美文网首页
Spark常用Actions算子

Spark常用Actions算子

作者: 小猪Harry | 来源:发表于2018-10-17 10:00 被阅读0次

    介绍以下Actions算子:
    foreach
    foreachPatition
    reduce
    collect
    count
    first
    take
    takeSample
    top
    takeOrdered
    saveAsTextFile
    saveAsSequenceFile
    saveAsObjectFile
    countByKey
    countByValue
    aggregate

    (1) foreach、foreachPatition

    foreach:遍历RDD中的元素
    foreachPatition:按照分区遍历RDD中的元素

        val arr = Array(1,2,3,4,5,6)
        val rdd = sc.makeRDD(arr,2)
        
        rdd.foreach(x => {
          println("===========")
          println(x)
        })
        /*
        ===========
        1
        ===========
        2
        ===========
        3
        ===========
        4
        ===========
        5
        ===========
        6
         */
        
        rdd.foreachPartition(x => {
          println("===========")
          while(x.hasNext) {
            println(x.next())
          }
        })
        /*
        ===========
        1
        2
        3
        ===========
        4
        5
        6
         */
        
        }
    

    (2) reduce:按照指定规则聚合RDD中的元素

    val numArr = Array(1,2,3,4,5)
    val rdd = sc.parallelize(numArr)
    val sum = rdd.reduce(_+_)
    println(sum)
    /*
    15
    */
    

    (3) collect:计算结果拉取回Driver端

    val numArr = Array((1,1),(1,2),(1,3),(2,1),(2,2),(2,3))
    val rdd = sc.parallelize(numArr)
    val sum = rdd.reduceByKey(_+_)
    
    sum.collect().foreach(println)
    /*
    (1,6)
    (2,6)
     */
    

    (4) count、countByKey、countByValue

    count:统计RDD中元素个数
    countByKey:统计每个Key中的元素的个数
    countByValue:统计每个value的个数

    // -- count
    val arr = Array("Tom","Jack","Tony","Bob","Kate")
    val rdd = sc.makeRDD(arr)
    println(rdd.count())
    /*
    5
     */
    
    // -- countByKey
    val rdd = sc.parallelize(Array(
            ("销售部","Tom"), ("销售部","Jack"),("销售部","Bob"),("销售部","Terry"),
            ("后勤部","Jack"),("后勤部","Selina"),("后勤部","Hebe"),
            ("人力部","Ella"),("人力部","Harry"),
            ("开发部","Allen")
        ))
    val result = rdd.countByKey();
    result.foreach(println)
    /*
    (后勤部,3)
    (开发部,1)
    (销售部,4)
    (人力部,2)
    
    // -- countByValue
    val rdd = sc.parallelize(Array(
          "Tom","Jed","Tom",
          "Tom","Jed","Jed",
          "Tom","Tony","Jed"
        ))
    val result = rdd.countByValue();
    result.foreach(println)
    /*
    (Tom,4)
    (Tony,1)
    (Jed,4)
    */
    

    (5) first、take、takeSample

    take(n):取RDD中前n条数据
    first:= take(1)

******

§ **给定指令 1**
按照文本片段的说明,count 算子的作用是什么?
§ **给定指令 2**
下面三种说法与文本片段是否一致?请逐条回答“是”或“否”,并引用原文中起决定作用的字句。(a) collect 会把计算结果拉回 Driver 端。(b) first 相当于 take(2)。(c) countByKey 统计的是每个 value 的个数。
§ **给定指令 3**
请一字不差地复述文本片段中的一段:从含有“(1) foreach、foreachPatition”的词句开始,到“rdd = sc.makeRDD(arr,2)”为止。
这些材料与文本片段的内容毫无关联。

§ **提供的材料**
******

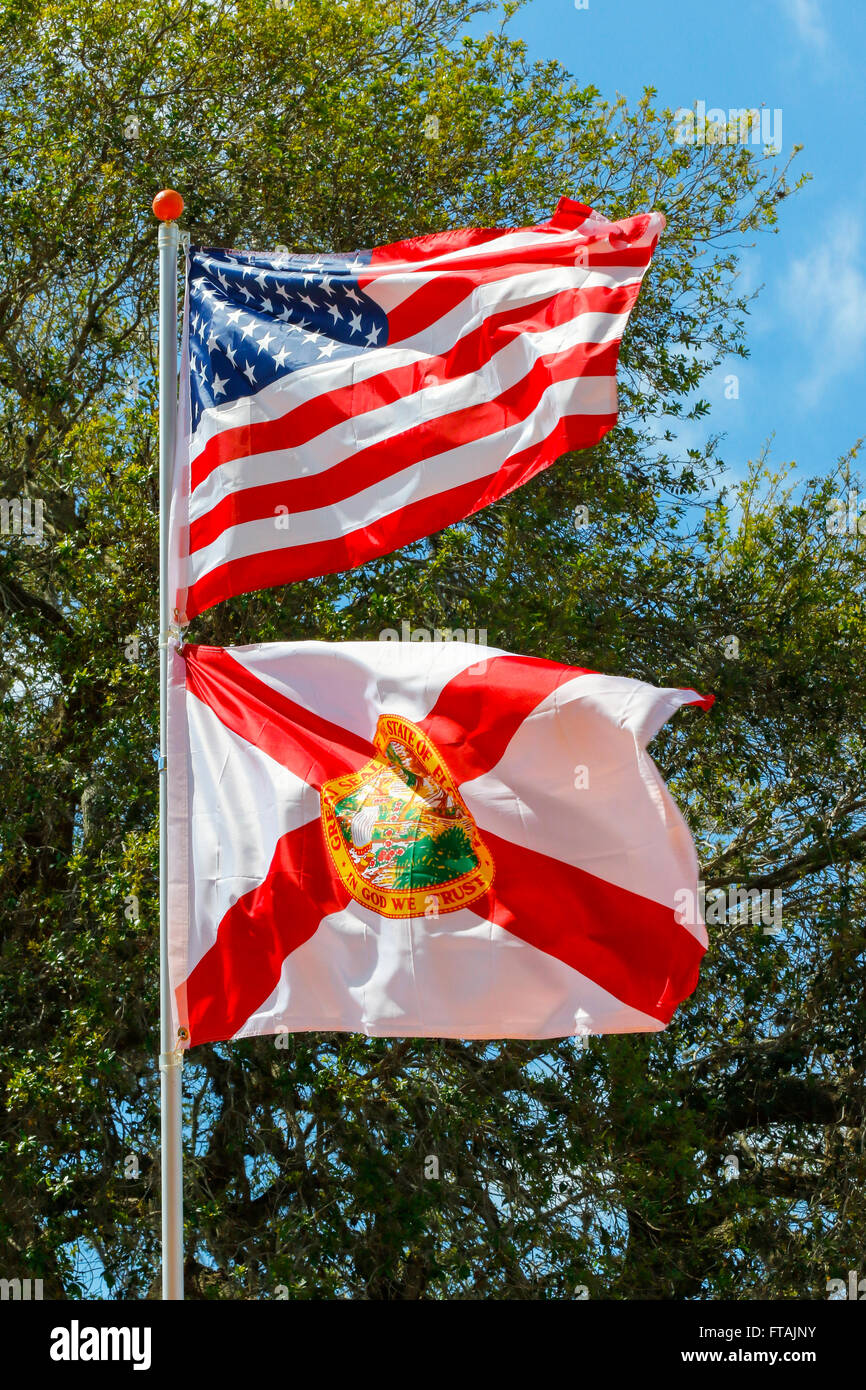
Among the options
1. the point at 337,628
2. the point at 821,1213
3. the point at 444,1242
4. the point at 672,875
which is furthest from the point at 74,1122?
the point at 672,875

******

§ **任务回答 1**
统计RDD中元素个数。

§ **任务回答 2**
(a) 是,“collect:计算结果拉取回Driver端”。
(b) 否,“first:= take(1)”。
(c) 否,“countByKey:统计每个Key中的元素的个数”。

§ **任务回答 3**
(1) foreach、foreachPatition

    foreach:遍历RDD中的元素
    foreachPatition:按照分区遍历RDD中的元素

        val arr = Array(1,2,3,4,5,6)
        val rdd = sc.makeRDD(arr,2)